O Politburo aprovou um relatório do órgão anticorrupção do partido que continha uma longa lista de acusações contra Ma. A agência de notícias chinesa Xinhua informou que Ma estava sob investigação desde abril.
A investigação descobriu que Ma “ajudou os membros da família a comprar casas a preços abaixo do mercado, envolveu-se em transações de poder por sexo e dinheiro por sexo, e permitiu que os membros da família usassem a influência da sua posição para obter lucros enormes”, informou a Xinhua.
Ele também era suspeito de “buscar benefícios para terceiros na administração de negócios, contratos de projetos e promoções, e receber ilegalmente grandes somas de dinheiro e objetos de valor”.
O relatório da Xinhua acrescentou posteriormente que o assunto era “muito sério”.

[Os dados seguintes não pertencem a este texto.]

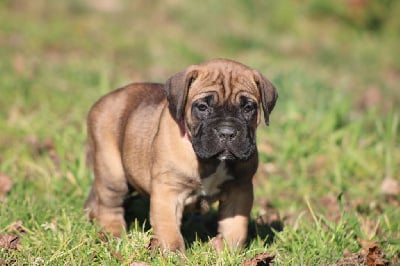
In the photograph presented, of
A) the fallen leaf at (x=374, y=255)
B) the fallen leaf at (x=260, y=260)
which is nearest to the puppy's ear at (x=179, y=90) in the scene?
the fallen leaf at (x=260, y=260)

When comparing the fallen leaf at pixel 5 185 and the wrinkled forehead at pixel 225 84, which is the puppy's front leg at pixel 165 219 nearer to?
the wrinkled forehead at pixel 225 84

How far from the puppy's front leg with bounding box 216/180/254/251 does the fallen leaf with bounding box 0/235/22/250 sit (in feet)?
4.82

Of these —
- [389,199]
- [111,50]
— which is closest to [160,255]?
[389,199]

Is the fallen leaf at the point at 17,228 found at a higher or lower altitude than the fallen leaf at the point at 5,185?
higher

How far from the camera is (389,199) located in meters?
7.41

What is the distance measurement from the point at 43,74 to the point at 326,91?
410 cm

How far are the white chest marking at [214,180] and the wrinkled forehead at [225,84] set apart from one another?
51cm

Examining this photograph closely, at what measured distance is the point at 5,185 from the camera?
263 inches

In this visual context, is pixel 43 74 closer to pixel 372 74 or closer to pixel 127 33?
pixel 127 33

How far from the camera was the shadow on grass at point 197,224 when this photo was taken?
6.07 metres

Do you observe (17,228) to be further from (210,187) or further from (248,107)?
(248,107)

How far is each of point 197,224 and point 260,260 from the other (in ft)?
5.23

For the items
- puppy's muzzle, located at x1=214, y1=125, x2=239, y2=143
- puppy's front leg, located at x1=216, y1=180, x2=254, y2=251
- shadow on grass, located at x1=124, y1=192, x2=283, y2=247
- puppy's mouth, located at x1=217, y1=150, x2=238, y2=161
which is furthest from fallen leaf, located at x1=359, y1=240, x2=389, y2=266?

Ma assumirá Xinjiang, uma província chinesa de maioria muçulmana, de 2021 a 2025.
Em meados de 2010, a região Nordeste enfrentava uma série de ataques mortais contra civis, que Pequim atribuiu a separatistas armados e islamistas.
Ao longo da última década, Xinjiang tem sido alvo de repressão brutal por parte das autoridades de Pequim em nome da erradicação do terrorismo. A repressão teve como alvo principal a minoria muçulmana uigure acusada de envolvimento nos ataques.
As organizações de direitos humanos condenaram esta repressão.
Um surpreendente relatório de 2022 da ex-Alta Comissária da ONU para os Direitos Humanos, Michelle Bachelet, citou possíveis “crimes contra a humanidade” em Xinjiang.